◆ Data items:
%%
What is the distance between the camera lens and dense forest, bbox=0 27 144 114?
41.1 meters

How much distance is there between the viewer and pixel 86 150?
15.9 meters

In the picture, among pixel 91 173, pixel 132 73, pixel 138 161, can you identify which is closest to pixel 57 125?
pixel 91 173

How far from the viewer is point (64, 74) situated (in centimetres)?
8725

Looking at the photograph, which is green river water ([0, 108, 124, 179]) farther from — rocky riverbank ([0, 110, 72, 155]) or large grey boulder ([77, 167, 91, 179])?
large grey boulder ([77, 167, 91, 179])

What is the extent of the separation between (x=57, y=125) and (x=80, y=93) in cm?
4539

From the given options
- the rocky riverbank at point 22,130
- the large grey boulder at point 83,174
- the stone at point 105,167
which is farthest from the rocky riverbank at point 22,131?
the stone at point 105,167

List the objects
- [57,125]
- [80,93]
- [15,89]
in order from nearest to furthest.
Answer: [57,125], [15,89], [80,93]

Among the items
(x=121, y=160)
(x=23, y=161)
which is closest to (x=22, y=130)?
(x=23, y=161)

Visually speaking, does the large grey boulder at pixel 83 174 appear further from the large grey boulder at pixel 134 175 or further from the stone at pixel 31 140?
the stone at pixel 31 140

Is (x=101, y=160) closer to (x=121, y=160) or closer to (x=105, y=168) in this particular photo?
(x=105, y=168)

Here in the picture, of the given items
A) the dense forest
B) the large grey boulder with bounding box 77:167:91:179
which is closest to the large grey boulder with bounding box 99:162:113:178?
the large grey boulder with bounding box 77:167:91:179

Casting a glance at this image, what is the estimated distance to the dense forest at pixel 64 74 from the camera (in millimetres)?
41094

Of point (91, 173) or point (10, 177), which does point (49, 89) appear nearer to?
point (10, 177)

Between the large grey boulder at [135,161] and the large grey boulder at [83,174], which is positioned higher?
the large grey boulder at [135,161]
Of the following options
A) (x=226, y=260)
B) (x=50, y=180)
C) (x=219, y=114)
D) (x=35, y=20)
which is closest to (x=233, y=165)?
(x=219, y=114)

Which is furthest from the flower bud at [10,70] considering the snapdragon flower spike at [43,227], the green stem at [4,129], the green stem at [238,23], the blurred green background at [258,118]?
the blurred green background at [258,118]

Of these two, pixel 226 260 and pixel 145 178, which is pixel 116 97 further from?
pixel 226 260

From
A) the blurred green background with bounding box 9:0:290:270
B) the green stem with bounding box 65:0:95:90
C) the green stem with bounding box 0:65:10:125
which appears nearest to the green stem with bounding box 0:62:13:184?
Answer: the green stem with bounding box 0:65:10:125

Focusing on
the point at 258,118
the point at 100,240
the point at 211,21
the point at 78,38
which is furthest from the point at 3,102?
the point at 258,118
%%
◆ What to produce: Give the data again, exactly as it stands.

◆ Exercise solution:
What is the distance between the camera lens and dense forest, bbox=0 27 144 114?
41.1 meters

How much distance is there between the viewer and pixel 86 150?
15.9 meters

In the picture, among pixel 91 173, pixel 132 73, pixel 138 161, can you identify which is closest to pixel 57 125?
pixel 91 173

How far from the viewer is point (64, 74) situated (in centimetres)?
8725

Looking at the photograph, which is green river water ([0, 108, 124, 179]) farther from — rocky riverbank ([0, 110, 72, 155]) or large grey boulder ([77, 167, 91, 179])?
large grey boulder ([77, 167, 91, 179])

What is the extent of the separation between (x=57, y=125) and (x=80, y=93) in cm?
4539

From the given options
- the rocky riverbank at point 22,130
- the large grey boulder at point 83,174
- the stone at point 105,167
which is farthest from the rocky riverbank at point 22,131?
the stone at point 105,167

List the objects
- [57,125]
- [80,93]
- [15,89]
in order from nearest to furthest.
Answer: [57,125], [15,89], [80,93]

Among the items
(x=121, y=160)
(x=23, y=161)
which is closest to (x=22, y=130)?
(x=23, y=161)

Visually speaking, does the large grey boulder at pixel 83 174 appear further from the large grey boulder at pixel 134 175 or further from the stone at pixel 31 140?
the stone at pixel 31 140

Is (x=101, y=160) closer to (x=121, y=160) or closer to (x=105, y=168) in this particular photo?
(x=105, y=168)

Here in the picture, of the given items
A) the dense forest
B) the large grey boulder with bounding box 77:167:91:179
which is closest to the large grey boulder with bounding box 99:162:113:178?
the large grey boulder with bounding box 77:167:91:179

Casting a glance at this image, what is the estimated distance to the dense forest at pixel 64 74 from the camera (in millimetres)?
41094

Of point (91, 173) or point (10, 177), which does point (49, 89) appear nearer to?
point (10, 177)

Between the large grey boulder at [135,161] and the large grey boulder at [83,174], which is positioned higher?
the large grey boulder at [135,161]
Of the following options
A) (x=226, y=260)
B) (x=50, y=180)
C) (x=219, y=114)
D) (x=35, y=20)
which is closest to (x=233, y=165)?
(x=219, y=114)

Which is furthest from the flower bud at [10,70] considering the snapdragon flower spike at [43,227], the green stem at [4,129], the green stem at [238,23], the blurred green background at [258,118]?
the blurred green background at [258,118]

Of these two, pixel 226 260 and pixel 145 178, which is pixel 116 97 further from?
pixel 226 260

From
A) the blurred green background with bounding box 9:0:290:270
B) the green stem with bounding box 65:0:95:90
C) the green stem with bounding box 0:65:10:125
which appears nearest to the green stem with bounding box 0:62:13:184?
Answer: the green stem with bounding box 0:65:10:125

Focusing on
the point at 258,118
the point at 100,240
the point at 211,21
the point at 78,38
which is furthest from the point at 3,102?
the point at 258,118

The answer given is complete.